- THE EXERCISE -
Retype the stretch of the data from the line containing "In the scene, is" through the line containing "3.27 metres", keeping both of those lines and copying nothing else.
================
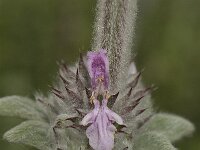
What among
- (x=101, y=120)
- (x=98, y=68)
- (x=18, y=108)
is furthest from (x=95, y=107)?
(x=18, y=108)

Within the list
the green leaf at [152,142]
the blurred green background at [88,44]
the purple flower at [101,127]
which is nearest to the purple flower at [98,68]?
the purple flower at [101,127]

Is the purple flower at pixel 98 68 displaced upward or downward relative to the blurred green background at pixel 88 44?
downward

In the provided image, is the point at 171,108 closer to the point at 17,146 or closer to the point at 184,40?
the point at 184,40

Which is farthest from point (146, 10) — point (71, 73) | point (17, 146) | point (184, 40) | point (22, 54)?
point (71, 73)

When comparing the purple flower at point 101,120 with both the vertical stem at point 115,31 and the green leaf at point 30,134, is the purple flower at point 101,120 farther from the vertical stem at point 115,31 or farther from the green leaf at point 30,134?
the green leaf at point 30,134

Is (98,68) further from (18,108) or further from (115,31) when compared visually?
(18,108)

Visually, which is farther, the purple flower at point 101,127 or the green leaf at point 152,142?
the green leaf at point 152,142
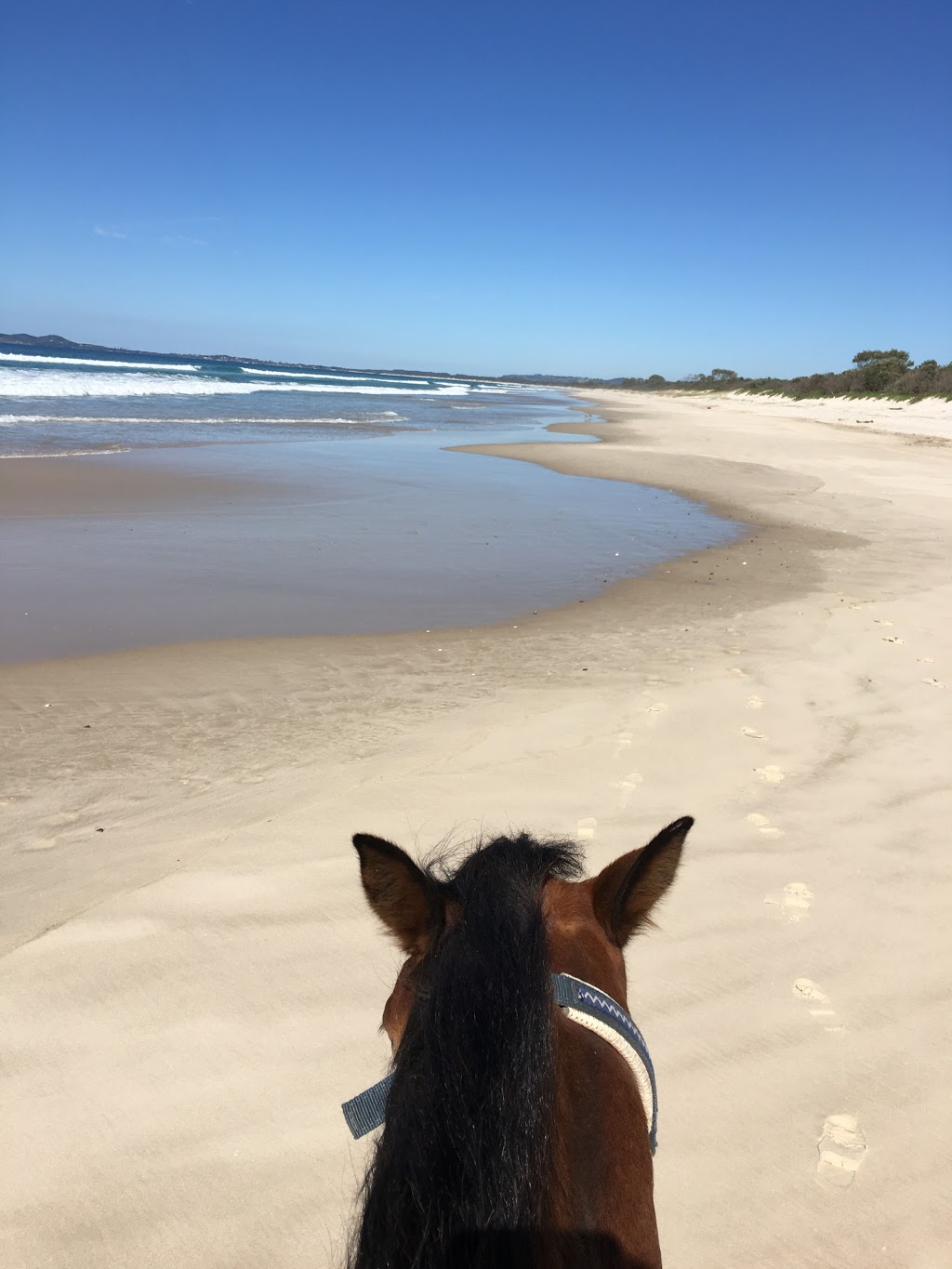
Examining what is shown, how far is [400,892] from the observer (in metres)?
1.26

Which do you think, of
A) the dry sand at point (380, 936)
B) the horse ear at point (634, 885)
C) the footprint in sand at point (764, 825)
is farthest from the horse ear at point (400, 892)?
the footprint in sand at point (764, 825)

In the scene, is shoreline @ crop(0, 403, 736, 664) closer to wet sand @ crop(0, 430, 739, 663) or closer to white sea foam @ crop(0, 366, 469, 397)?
wet sand @ crop(0, 430, 739, 663)

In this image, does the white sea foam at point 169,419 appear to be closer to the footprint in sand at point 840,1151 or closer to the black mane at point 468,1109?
the footprint in sand at point 840,1151

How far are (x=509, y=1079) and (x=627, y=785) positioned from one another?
3.27 metres

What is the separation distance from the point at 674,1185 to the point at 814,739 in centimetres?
309

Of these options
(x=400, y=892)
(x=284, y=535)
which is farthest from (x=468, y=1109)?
(x=284, y=535)

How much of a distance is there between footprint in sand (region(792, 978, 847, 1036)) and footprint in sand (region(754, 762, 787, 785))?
59.2 inches

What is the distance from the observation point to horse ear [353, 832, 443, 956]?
1.23 metres

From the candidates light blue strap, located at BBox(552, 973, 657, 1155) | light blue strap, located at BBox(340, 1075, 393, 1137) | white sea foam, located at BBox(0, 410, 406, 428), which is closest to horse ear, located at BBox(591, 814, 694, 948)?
light blue strap, located at BBox(552, 973, 657, 1155)

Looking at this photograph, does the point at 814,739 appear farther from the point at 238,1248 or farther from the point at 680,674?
the point at 238,1248

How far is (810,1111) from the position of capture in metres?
2.36

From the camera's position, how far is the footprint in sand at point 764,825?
3748 mm

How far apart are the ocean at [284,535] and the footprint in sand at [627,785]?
121 inches

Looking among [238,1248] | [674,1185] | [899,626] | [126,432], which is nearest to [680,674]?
[899,626]
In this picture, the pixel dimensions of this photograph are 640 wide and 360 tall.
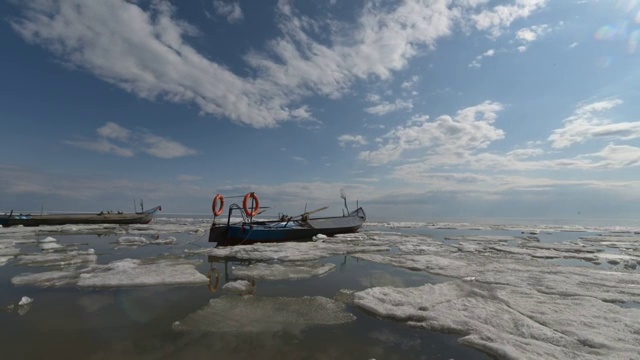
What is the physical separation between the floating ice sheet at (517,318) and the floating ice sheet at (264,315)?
1.06m

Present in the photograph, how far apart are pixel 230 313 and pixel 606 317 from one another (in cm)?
837

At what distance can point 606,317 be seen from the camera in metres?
6.93

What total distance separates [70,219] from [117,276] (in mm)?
42553

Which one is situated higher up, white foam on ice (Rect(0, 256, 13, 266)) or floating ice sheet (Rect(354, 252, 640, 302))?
white foam on ice (Rect(0, 256, 13, 266))

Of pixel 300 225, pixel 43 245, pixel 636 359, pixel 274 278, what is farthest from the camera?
pixel 300 225

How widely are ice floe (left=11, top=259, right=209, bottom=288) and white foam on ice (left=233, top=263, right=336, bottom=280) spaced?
5.55 feet

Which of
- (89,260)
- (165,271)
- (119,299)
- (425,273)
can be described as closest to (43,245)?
(89,260)

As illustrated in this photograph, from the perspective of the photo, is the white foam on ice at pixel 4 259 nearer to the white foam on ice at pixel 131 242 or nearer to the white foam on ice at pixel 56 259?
the white foam on ice at pixel 56 259

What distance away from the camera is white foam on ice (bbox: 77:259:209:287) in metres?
9.43

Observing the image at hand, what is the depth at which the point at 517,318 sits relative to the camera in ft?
22.0

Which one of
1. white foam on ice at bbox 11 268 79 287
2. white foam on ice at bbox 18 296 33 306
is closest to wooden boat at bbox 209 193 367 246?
white foam on ice at bbox 11 268 79 287

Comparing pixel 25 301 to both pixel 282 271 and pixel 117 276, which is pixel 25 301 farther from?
pixel 282 271

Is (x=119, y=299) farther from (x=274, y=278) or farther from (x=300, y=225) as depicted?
(x=300, y=225)

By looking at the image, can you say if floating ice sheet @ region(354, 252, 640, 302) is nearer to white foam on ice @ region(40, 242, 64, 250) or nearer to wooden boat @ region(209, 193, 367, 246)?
wooden boat @ region(209, 193, 367, 246)
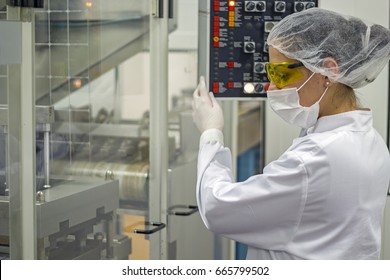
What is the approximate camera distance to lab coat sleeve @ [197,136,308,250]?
1.37 meters

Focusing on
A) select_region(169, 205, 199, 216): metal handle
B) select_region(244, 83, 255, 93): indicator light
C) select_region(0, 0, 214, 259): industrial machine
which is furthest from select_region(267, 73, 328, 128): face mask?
select_region(169, 205, 199, 216): metal handle

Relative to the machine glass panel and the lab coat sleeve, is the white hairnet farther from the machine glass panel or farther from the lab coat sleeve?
the machine glass panel

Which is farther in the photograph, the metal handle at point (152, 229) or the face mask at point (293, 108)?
the metal handle at point (152, 229)

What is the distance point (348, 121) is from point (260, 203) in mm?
273

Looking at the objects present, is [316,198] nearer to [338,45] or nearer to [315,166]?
[315,166]

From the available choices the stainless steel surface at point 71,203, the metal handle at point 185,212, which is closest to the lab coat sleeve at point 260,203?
the stainless steel surface at point 71,203

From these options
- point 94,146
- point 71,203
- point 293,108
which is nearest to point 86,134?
point 94,146

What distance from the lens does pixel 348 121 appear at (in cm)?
144

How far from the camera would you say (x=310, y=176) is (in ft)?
4.46

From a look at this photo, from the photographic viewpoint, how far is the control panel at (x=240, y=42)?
1772 mm

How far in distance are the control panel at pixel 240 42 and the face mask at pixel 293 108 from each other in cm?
25

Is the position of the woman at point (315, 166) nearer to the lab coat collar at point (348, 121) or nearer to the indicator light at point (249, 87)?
the lab coat collar at point (348, 121)

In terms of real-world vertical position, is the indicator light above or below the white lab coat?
above
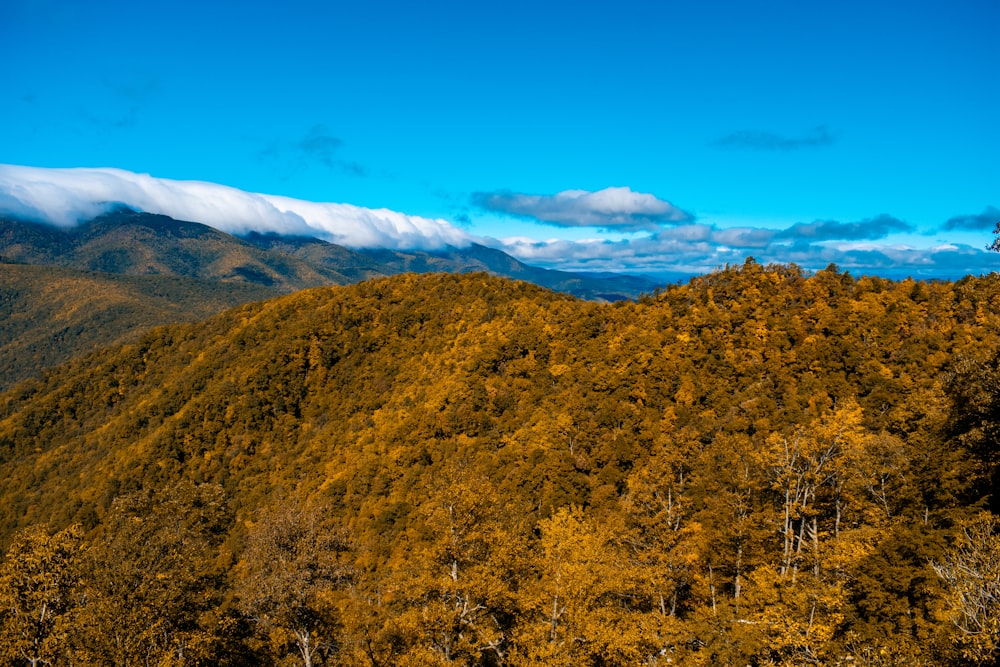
================
- REPLY -
In the scene, is shoreline @ crop(0, 403, 736, 664) closer to wet sand @ crop(0, 430, 739, 663) or closer to white sea foam @ crop(0, 366, 469, 397)?
wet sand @ crop(0, 430, 739, 663)

In this image, does the white sea foam at point 169,419 appear to be closer to the footprint in sand at point 840,1151 or closer to the black mane at point 468,1109?
the footprint in sand at point 840,1151

How far are (x=509, y=1079) and (x=627, y=785) positioned from one another?
3.27 metres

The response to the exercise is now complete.